Turbulent flame speed based on the mass flow rate: Theory and DNS

Starting with an integral formulation of average mass flow rate through an ensemble of isotherms constituting a statistically planar, turbulent premixed flame, a scaling for the corresponding turbulent flame speed is derived without invoking Damkiihler's hypotheses. Major approximations and interim results are validated using a large Karlovitz number, unity Lewis number, Direct Numerical Simulation (DNS) dataset of n-heptane/air mixture, computed with reduced chemistry. A length scale quantifying the fluctuation distance of the isotherms within the premixed flame structure is analysed. (c) 2023 The Combustion Institute. Published by Elsevier Inc.
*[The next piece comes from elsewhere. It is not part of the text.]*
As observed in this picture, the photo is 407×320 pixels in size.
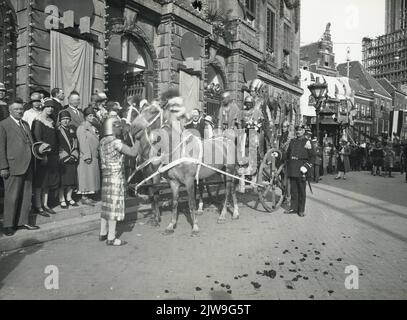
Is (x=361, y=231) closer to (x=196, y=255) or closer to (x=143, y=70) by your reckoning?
(x=196, y=255)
All rights reserved.

Automated summary

Starting from an integral formulation of the average mass flow rate through a statistically planar, turbulent premixed flame consisting of isotherms, this study derives a scaling for the corresponding turbulent flame speed without invoking Damkiihler's hypotheses. Major approximations and interim results are validated using a Direct Numerical Simulation (DNS) dataset of n-heptane/air mixture with a large Karlovitz number and unity Lewis number, computed with reduced chemistry. A length scale quantifying the fluctuation distance of the isotherms within the premixed flame structure is analyzed.